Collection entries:
----

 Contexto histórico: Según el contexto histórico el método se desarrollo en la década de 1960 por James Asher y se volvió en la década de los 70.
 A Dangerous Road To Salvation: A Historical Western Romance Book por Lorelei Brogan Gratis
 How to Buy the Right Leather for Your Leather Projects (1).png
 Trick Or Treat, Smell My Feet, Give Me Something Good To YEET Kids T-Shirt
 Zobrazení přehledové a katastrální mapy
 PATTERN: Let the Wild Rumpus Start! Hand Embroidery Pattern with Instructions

----

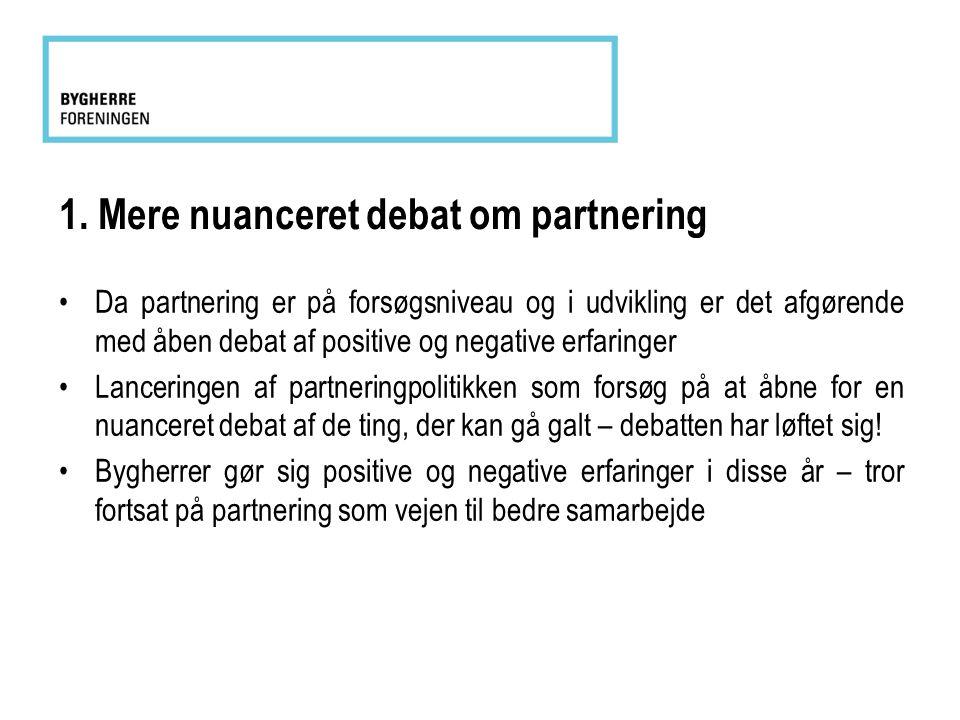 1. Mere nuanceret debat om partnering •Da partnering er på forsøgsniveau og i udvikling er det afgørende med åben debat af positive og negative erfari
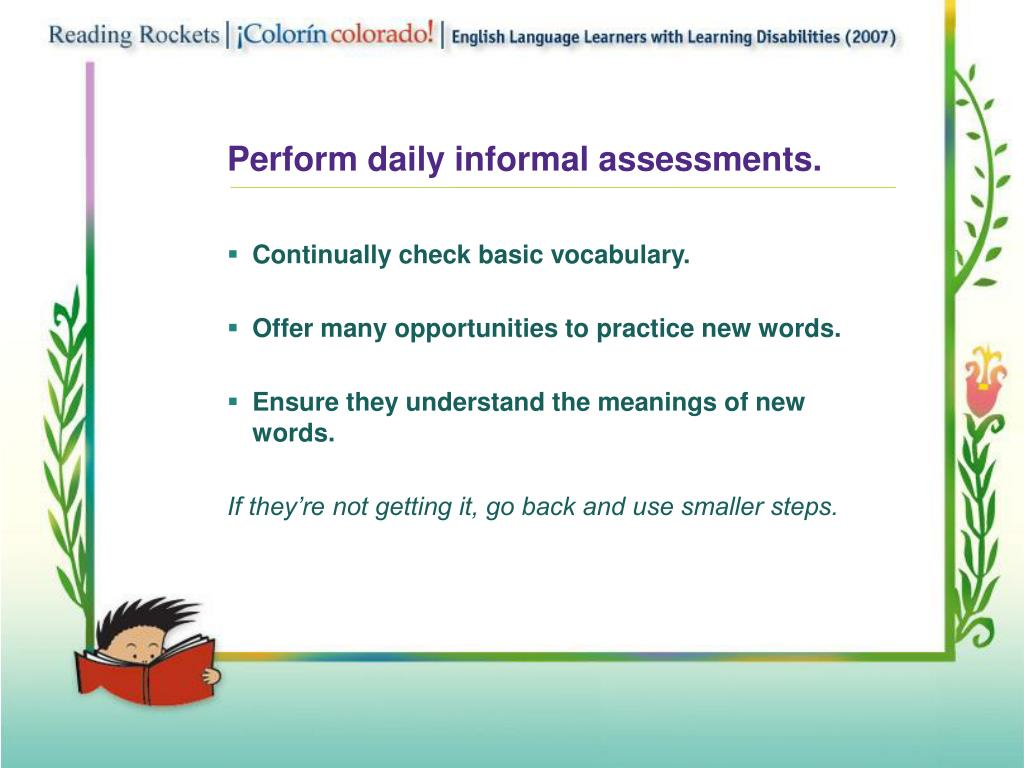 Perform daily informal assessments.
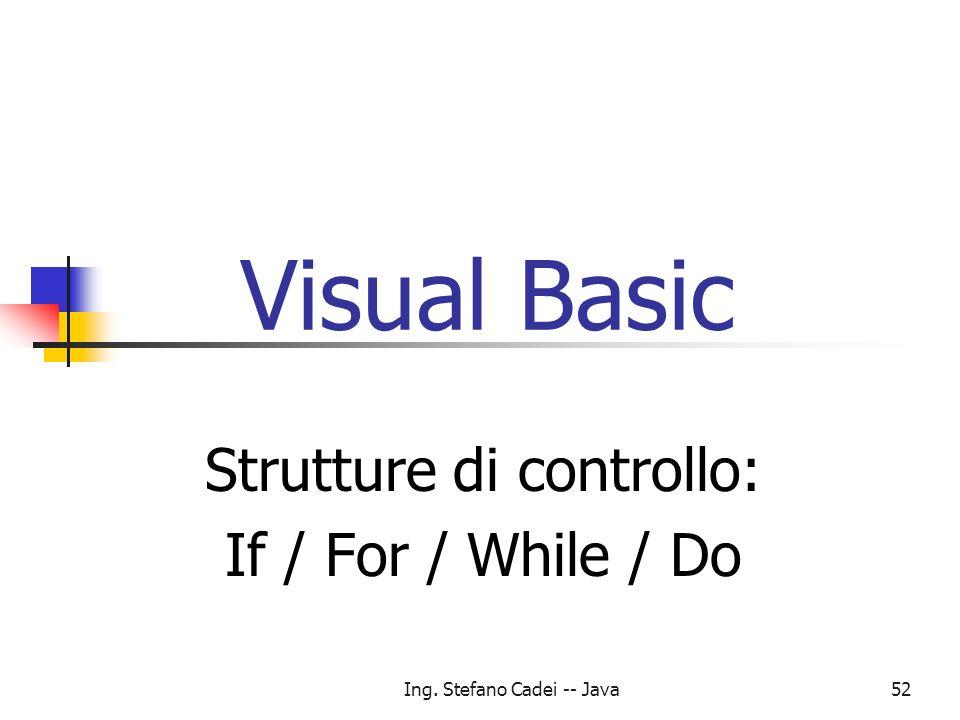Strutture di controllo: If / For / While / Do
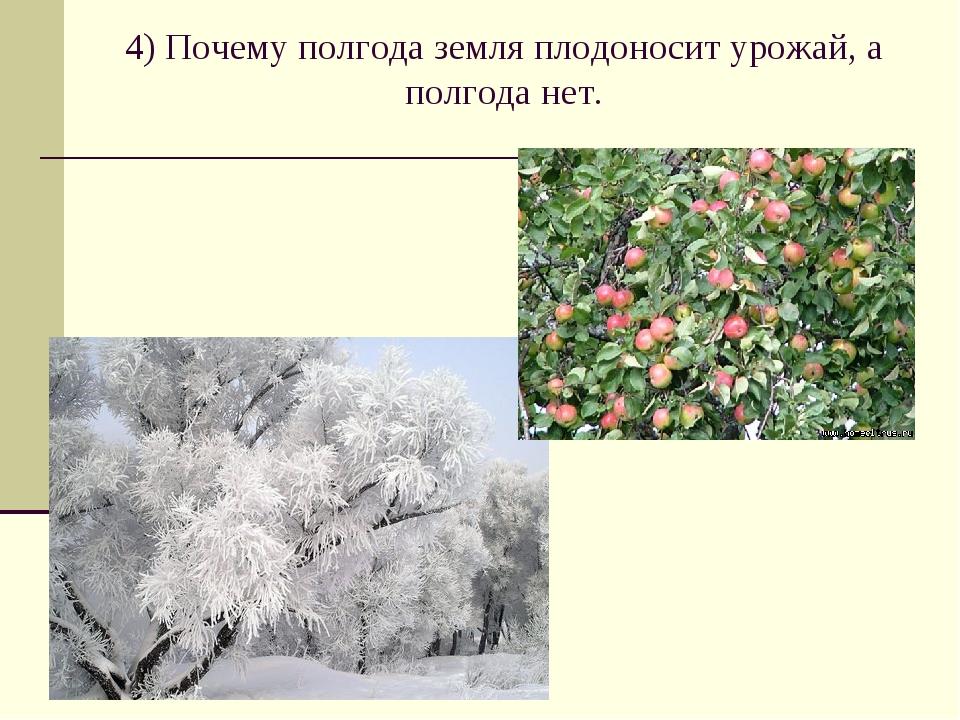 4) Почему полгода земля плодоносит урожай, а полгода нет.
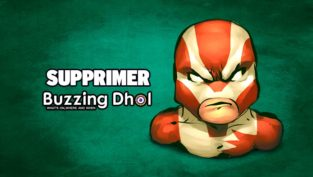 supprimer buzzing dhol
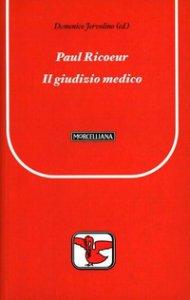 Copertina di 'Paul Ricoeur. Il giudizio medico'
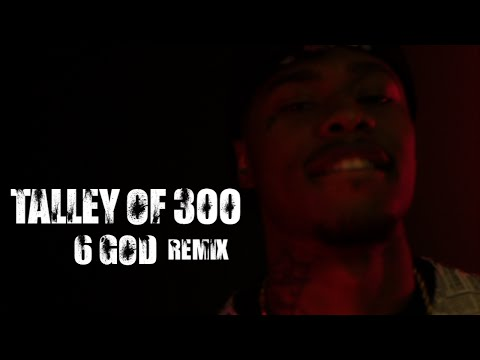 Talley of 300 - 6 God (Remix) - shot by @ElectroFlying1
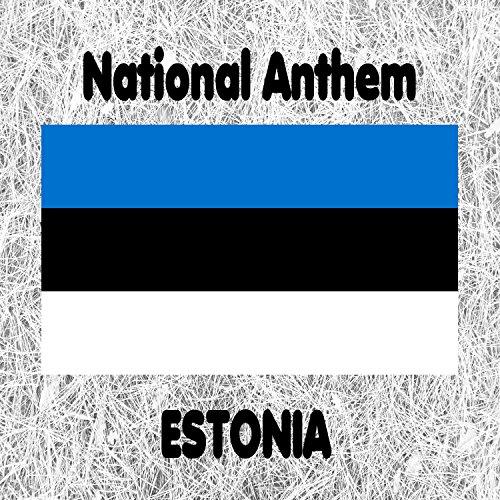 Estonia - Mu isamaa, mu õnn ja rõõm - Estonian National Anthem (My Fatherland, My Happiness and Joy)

----

▶ _Your assignment_: Set down only the lines above that fall between the line holding "Contexto histórico: Según" and the line holding "PATTERN: Let the", inclusive, keeping each exact.

▶ _Your response_:
 Contexto histórico: Según el contexto histórico el método se desarrollo en la década de 1960 por James Asher y se volvió en la década de los 70.
 A Dangerous Road To Salvation: A Historical Western Romance Book por Lorelei Brogan Gratis
 How to Buy the Right Leather for Your Leather Projects (1).png
 Trick Or Treat, Smell My Feet, Give Me Something Good To YEET Kids T-Shirt
 Zobrazení přehledové a katastrální mapy
 PATTERN: Let the Wild Rumpus Start! Hand Embroidery Pattern with Instructions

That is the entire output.